Chinas Energiepolitik: Atomkraft statt Kohlesmog

Zwei Jahre nach Fukushima setzt kein Land so sehr auf den Ausbau der Atomenergie wie das Kohleland China. Bis 2020 sollen 60 neue AKW errichtet werden.

Sitzt im Smog: Pekinger Plastikpandapärchen. Bild: reuters

PEKING taz | Die Aufregung vor zwei Jahren war groß: In vielen Teilen Chinas war in den Supermärkten das Salz ausverkauft. Denn es hatte sich herumgesprochen, Salz könne vor radioaktiven Strahlen schützen – was sich schnell als falsch herausstellte. Aber diese Panikkäufe machten der chinesischen Regierung deutlich: Sie kann die Atomkatastrophe von Fukushima im benachbarten Japan nicht ignorieren. Wie die meisten Staaten setzte auch China den Weiterbau seiner Atomkraftwerke vorübergehend aus.

Von dieser atomkritischen Haltung ist heute in der zweitgrößten Volkswirtschaft der Welt nur noch wenig vorhanden. Im vergangenen Herbst hob die chinesische Regierung den Baustopp auf.
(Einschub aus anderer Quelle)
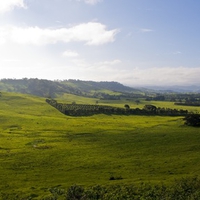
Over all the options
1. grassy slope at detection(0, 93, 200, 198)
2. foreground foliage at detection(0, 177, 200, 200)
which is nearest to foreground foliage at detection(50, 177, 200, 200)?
foreground foliage at detection(0, 177, 200, 200)

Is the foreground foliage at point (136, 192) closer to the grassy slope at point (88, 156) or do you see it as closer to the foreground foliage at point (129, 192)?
the foreground foliage at point (129, 192)

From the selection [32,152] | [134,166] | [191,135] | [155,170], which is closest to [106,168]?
[134,166]

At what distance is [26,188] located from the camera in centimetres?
5306

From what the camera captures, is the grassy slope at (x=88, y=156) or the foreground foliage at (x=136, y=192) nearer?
the foreground foliage at (x=136, y=192)

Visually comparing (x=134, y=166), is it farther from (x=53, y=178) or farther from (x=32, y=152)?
(x=32, y=152)

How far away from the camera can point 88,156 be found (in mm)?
79312

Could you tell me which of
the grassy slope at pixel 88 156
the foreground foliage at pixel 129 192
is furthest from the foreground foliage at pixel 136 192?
the grassy slope at pixel 88 156

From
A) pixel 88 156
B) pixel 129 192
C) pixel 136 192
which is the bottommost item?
pixel 88 156

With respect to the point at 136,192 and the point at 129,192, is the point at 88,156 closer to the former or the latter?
the point at 129,192

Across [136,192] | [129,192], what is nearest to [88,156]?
[129,192]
Mitte Februar ging mit Hongyanhe in der nordöstlichen Provinz Liaoning auch schon der erste neue Meiler ans Netz. Und der ist erst der Anfang.

Nach derzeitigem Stand will Chinas Führung bis 2020 mindestens 60 neue Anlagen errichten, 26 davon sind bereits im Bau. Inklusive dem neuen Meiler in Liaoning sind derzeit 16 Anlagen in Betrieb mit einer Kapazität von 12 Gigawatt. Bis 2020 soll sich dieser Wert verfünffachen.

Chinas Rückkehr zur Atomkraft ist nicht allein einer einseitigen Technikgläubigkeit geschuldet. Tatsächlich steht die Volksrepublik vor einem Dilemma. 80 Prozent der produzierten Elektrizität stammt aus Kohle. Mit rund 3,9 Milliarden Tonnen im Jahr verbrauchen die Chinesen inzwischen fast so viel Kohle wie der gesamte Rest der Welt.

Smog über Chinas Städten

Die Folgen sind längst unverkennbar. Mehrere Millionenstädte waren in den vergangenen Wochen unter einer dicken Smogdecke versunken. Die Feinstaubwerte lagen an einigen Tagen über dem 30-fachen des Wertes, den die Weltgesundheitsorganisation für unbedenklich hält.

Dabei investiert Peking auch kräftig in erneuerbare Energien. Einer Studie des Analysedienstes Bloomberg New Energy Finance (BNEF) zufolge kam 2012 jede dritte neue Windkraftanlage der Welt aus der Volksrepublik. China ist damit das vierte Jahr in Folge Spitzenreiter beim Ausbau von Windkraft. Auch beim Ausbau der Solarenergie ist China ganz vorne mit dabei.

Doch der Energiehunger der insgesamt 1,3 Milliarden Chinesen ist gigantisch: Angesichts des anhaltend hohen Wirtschaftswachstums und auch der gezielten Armutsbekämpfung wird der Bedarf in den nächsten Jahren noch steigen. Nach Angaben der Internationalen Energieagentur (IEA) ist der Energieverbrauch Chinas im Vergleich zu den anderen Ländern schon jetzt der höchste der Welt. Bis 2030 werde der Verbrauch um 60 Prozent höher liegen als in den USA und doppelt so hoch sein wie in der EU, so die Prognosen.

Atomstromanteil unter Durchschnitt

„Wir müssen die Sicherheitsstandards bei Atomkraftwerken erhöhen“, forderte vergangene Woche vor Beginn des Nationalen Volkskongresses Zhu Zhiyuan von der Chinesischen Akademie der Sozialwissenschaften, einem der wichtigsten Thinktanks von Chinas Führung. Die Atomenergie an sich zweifelt aber auch er nicht an. Zhu verweist darauf, dass der Anteil von nuklearer Energie in China derzeit nur bei 1,8 Prozent liegt und selbst nach Umsetzung der Pläne 2020 auf gerade einmal 5 Prozent ansteigt. Der weltweite Durchschnitt liege dagegen bei 14 Prozent.

Doch die Chinesen setzen bei der Atomkraft nicht nur auf den eigenen Bedarf. Sie wollen ihre Atomtechnologie auch exportieren. Sun Qin, Vorsitzender der China National Nuclear Corporation, kündigte vor wenigen Tagen an, dass noch in diesem Jahr ein Exportvertrag zum Bau eines von den Chinesen entwickelten CAP-1400-Reaktors unterzeichnet werde. Um welches Land es sich handelt, wollte er nicht verraten. Nur so viel: Die Verhandlungen seien schon „sehr weit fortgeschritten“.